* _Problem to solve_
From the data below, pick out and copy each line that contains the string "jacket".

* _Provided data_
'''

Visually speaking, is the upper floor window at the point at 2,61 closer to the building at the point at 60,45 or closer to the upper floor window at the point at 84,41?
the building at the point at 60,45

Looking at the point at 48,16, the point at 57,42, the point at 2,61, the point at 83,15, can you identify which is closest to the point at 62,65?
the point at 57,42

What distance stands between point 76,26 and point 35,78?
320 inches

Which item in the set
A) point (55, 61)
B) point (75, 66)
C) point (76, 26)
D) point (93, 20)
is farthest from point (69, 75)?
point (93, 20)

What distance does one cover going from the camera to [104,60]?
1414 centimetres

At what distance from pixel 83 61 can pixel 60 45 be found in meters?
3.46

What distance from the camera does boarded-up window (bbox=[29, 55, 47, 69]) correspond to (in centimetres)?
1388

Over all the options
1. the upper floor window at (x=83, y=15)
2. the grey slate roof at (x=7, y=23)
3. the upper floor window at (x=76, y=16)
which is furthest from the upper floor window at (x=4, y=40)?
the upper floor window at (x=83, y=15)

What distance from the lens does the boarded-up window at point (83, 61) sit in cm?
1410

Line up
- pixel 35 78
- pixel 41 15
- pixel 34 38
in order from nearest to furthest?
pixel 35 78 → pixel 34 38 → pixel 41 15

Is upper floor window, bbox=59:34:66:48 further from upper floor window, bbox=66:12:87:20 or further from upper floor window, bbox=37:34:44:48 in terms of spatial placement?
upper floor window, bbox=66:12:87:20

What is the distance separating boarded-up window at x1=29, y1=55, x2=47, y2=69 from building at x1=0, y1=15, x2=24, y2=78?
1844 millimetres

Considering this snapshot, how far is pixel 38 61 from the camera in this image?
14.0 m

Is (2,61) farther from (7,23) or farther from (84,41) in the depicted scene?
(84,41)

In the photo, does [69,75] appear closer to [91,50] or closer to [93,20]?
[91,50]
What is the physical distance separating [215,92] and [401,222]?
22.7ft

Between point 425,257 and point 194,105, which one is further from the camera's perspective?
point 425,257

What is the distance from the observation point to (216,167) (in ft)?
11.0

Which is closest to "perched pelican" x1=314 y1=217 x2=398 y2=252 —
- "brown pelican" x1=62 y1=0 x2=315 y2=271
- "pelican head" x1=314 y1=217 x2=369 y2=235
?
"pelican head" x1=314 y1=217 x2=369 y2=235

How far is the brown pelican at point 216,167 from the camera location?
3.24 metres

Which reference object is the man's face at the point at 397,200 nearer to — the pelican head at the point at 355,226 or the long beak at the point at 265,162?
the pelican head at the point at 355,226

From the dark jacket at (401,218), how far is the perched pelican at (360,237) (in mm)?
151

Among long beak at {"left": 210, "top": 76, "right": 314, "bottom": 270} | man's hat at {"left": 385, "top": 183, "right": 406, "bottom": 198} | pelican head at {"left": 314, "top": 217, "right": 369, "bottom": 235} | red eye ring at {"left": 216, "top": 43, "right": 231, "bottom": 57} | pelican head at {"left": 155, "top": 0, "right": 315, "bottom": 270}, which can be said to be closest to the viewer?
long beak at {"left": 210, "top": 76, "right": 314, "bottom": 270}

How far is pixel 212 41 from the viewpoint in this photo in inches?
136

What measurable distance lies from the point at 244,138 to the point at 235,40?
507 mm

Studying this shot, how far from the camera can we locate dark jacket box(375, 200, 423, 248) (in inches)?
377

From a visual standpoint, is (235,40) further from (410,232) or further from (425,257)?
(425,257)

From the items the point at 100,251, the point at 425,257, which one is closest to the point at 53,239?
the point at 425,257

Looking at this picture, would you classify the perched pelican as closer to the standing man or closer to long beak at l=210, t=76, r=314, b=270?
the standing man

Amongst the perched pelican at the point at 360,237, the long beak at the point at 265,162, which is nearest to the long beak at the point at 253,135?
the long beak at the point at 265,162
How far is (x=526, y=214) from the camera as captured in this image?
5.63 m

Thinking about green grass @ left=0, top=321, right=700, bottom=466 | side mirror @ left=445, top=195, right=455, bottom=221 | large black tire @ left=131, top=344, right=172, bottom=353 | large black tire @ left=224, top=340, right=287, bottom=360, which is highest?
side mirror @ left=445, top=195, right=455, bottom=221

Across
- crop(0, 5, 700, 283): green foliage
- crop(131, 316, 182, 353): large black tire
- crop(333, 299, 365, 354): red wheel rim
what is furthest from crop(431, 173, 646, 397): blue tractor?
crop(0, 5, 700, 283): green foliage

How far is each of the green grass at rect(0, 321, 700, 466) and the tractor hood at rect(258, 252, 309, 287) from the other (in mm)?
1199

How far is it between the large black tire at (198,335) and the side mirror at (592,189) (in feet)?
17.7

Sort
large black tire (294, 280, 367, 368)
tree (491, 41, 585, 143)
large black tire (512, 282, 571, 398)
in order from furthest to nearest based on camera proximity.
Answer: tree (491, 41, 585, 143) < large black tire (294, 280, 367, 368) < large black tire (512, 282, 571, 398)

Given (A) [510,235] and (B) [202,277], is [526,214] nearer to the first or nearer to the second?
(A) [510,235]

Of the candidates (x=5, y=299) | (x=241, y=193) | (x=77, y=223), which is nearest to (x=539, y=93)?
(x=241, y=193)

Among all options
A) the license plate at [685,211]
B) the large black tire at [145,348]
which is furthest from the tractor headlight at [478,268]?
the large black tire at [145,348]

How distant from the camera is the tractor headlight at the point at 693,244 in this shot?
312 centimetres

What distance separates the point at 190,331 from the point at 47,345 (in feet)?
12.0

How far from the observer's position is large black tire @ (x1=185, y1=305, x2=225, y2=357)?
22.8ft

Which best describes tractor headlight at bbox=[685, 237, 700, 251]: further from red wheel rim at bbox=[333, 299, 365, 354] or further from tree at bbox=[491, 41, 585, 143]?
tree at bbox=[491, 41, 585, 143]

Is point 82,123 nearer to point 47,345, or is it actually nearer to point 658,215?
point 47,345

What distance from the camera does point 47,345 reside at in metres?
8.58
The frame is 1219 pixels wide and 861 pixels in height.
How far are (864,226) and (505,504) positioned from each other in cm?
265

'''
'''

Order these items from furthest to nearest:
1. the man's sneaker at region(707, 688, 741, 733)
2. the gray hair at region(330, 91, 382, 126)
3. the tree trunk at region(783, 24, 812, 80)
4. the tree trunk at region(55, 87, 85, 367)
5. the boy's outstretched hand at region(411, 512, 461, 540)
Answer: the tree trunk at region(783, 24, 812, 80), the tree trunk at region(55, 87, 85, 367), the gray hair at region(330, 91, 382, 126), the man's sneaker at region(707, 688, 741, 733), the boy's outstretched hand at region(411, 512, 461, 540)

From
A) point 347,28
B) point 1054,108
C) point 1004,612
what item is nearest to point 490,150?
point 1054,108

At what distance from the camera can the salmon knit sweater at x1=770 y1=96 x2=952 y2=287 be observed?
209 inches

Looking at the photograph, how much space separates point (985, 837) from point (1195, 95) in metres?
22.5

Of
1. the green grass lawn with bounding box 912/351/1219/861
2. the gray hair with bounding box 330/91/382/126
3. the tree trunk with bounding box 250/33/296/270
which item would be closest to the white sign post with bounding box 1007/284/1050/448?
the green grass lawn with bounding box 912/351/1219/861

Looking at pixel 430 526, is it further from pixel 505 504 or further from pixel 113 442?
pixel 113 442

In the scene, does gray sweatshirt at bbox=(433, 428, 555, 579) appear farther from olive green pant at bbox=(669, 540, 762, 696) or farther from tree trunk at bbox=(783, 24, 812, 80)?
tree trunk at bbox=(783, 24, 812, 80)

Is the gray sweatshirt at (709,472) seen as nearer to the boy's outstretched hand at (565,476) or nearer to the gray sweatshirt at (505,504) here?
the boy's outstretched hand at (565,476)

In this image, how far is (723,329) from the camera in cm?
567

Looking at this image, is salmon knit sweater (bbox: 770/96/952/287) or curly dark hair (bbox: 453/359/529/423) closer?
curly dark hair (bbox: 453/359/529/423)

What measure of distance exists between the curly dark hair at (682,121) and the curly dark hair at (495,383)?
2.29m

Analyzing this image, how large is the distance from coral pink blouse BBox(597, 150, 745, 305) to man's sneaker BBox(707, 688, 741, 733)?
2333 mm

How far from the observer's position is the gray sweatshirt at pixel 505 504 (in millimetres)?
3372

'''

* _Task output_
From the dark jacket at (401,218), how far is the perched pelican at (360,237) (in mm)?
Studying this shot, how far from the camera can we locate dark jacket box(375, 200, 423, 248) (in inches)?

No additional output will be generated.